RECORDS FOR THIS TASK:
##########

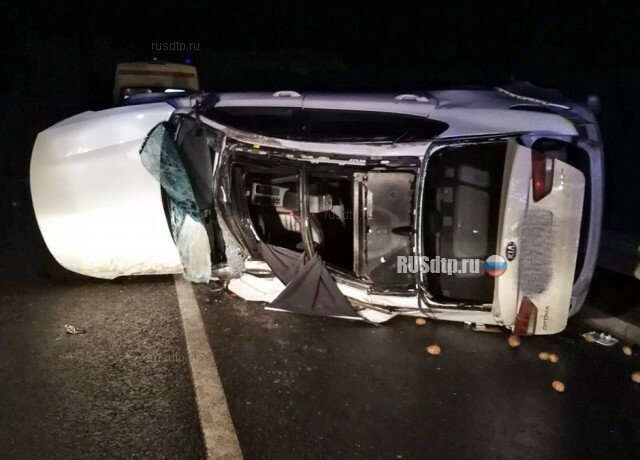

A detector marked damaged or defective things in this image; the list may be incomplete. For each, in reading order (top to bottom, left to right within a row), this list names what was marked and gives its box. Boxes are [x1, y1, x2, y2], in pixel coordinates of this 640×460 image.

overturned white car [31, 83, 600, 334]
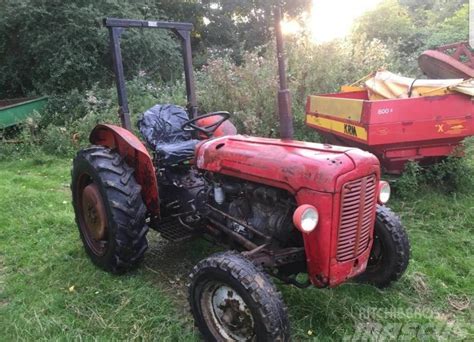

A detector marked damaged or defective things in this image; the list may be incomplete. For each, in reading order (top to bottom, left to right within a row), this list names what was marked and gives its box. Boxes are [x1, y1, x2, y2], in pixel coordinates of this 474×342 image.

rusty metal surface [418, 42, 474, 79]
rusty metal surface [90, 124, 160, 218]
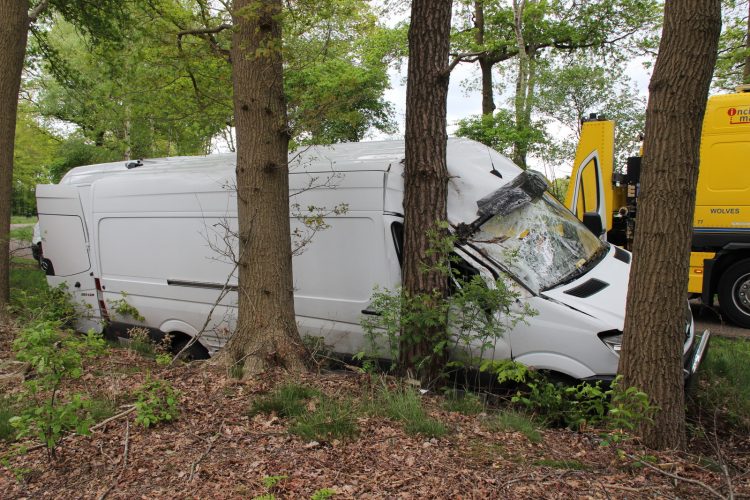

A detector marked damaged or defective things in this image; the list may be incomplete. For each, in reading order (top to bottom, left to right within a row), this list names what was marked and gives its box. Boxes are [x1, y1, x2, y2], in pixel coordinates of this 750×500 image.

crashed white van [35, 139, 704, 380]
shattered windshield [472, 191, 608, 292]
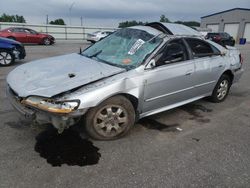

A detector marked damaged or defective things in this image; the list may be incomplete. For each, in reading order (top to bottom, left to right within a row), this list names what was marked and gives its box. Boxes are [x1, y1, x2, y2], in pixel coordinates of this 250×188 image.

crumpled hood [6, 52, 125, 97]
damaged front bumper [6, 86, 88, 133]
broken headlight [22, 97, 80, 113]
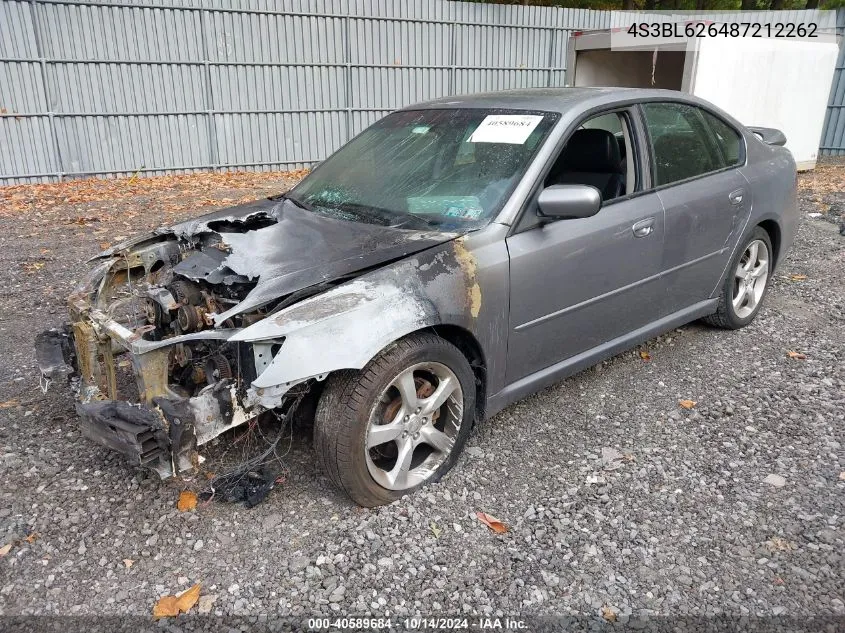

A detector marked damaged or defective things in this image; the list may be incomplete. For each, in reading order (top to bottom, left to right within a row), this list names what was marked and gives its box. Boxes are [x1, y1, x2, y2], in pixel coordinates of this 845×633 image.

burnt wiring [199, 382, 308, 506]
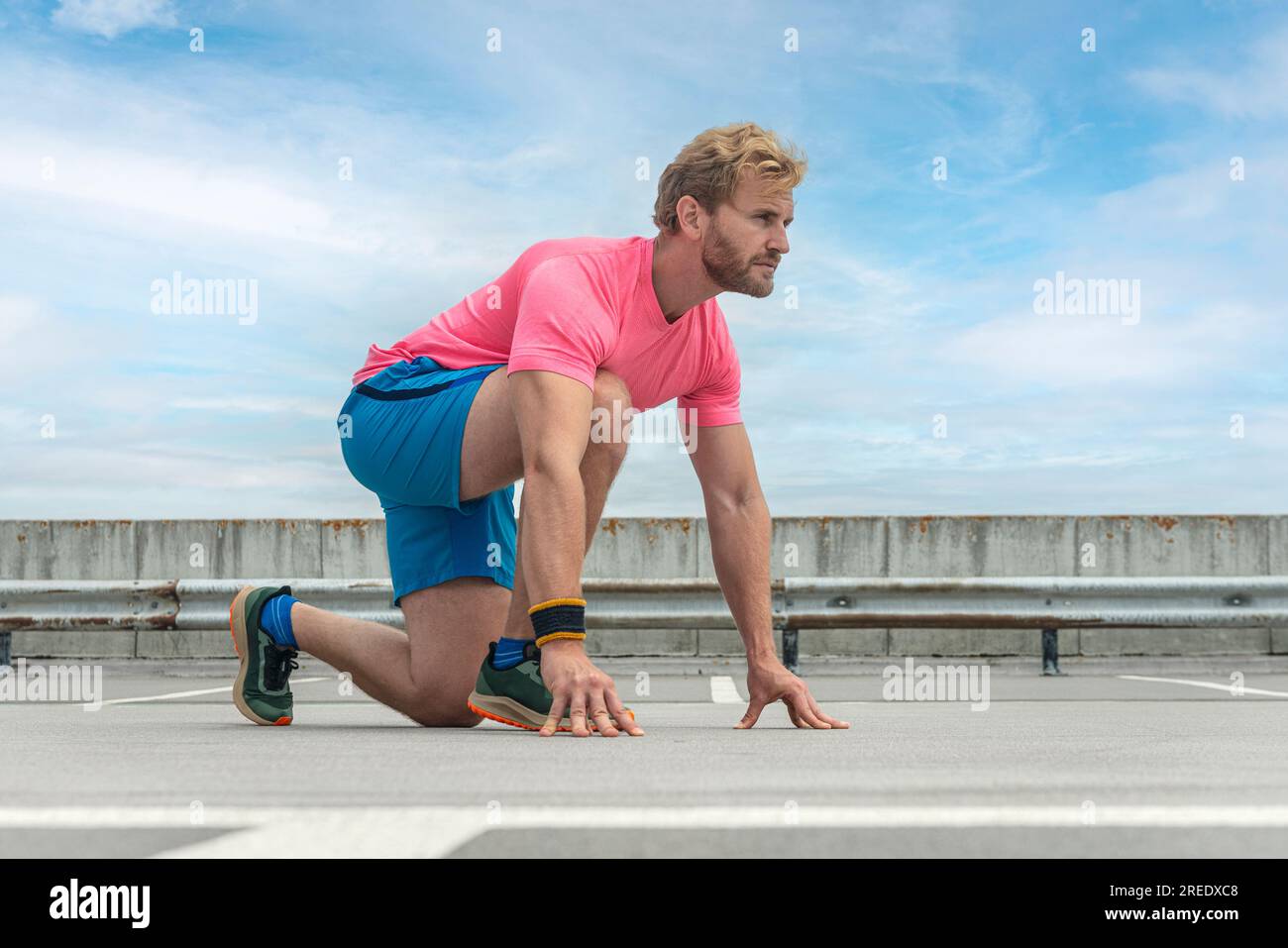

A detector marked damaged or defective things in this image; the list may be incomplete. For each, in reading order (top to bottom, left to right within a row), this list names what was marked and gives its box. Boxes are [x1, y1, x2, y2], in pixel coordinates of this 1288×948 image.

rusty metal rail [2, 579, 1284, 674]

##########

TASK DIRECTIONS: Rewrite the listing above, changing every "detector" to "classifier" and leaving everything else as it is. Omit the pictures from your output.

ANSWER TO THIS PROBLEM:
A classifier marked damaged or defective things in this image; the list may be incomplete. For each, in reading order (top to bottom, left to right within a row), this list names what was marked and gives its box. Boxes are [x1, y1, x2, y2], in pixel coordinates of this 640×460 image.

overturned white car [31, 83, 600, 334]

A classifier marked damaged or defective things in this image; the list may be incomplete. For each, in reading order (top to bottom, left to right within a row), this list names what was marked and gives its box. Boxes are [x1, y1, x2, y2], in pixel coordinates of this 474×342 image.

rusty metal surface [418, 42, 474, 79]
rusty metal surface [90, 124, 160, 218]

A classifier marked damaged or defective things in this image; the list may be incomplete. For each, in reading order (top to bottom, left to right within a row), this list names what was marked and gives its box. Boxes are [x1, y1, x2, y2], in pixel coordinates of this 750×500 image.

crashed white van [35, 139, 704, 380]
shattered windshield [472, 191, 608, 292]

A classifier marked damaged or defective things in this image; the list may be incomplete. For each, in reading order (top to bottom, left to right within a row), this list names what was marked and gives its box. Boxes are [x1, y1, x2, y2], in pixel coordinates of this 250×188 image.

crumpled hood [6, 52, 125, 97]
damaged front bumper [6, 86, 88, 133]
broken headlight [22, 97, 80, 113]

A classifier marked damaged or defective things in this image; the list may be incomplete. For each, in reading order (top to bottom, left to right within a row), this list names what was marked and gives its box. Boxes are [x1, y1, x2, y2], in pixel coordinates of this 845×633 image.

burnt wiring [199, 382, 308, 506]

A classifier marked damaged or defective things in this image; the list may be incomplete. For each, in reading order (top to bottom, left to right within a row), this list names what was marked and gives its box. Boxes are [x1, y1, x2, y2], in pixel coordinates of this 1288×948 image.

rusty metal rail [2, 579, 1284, 674]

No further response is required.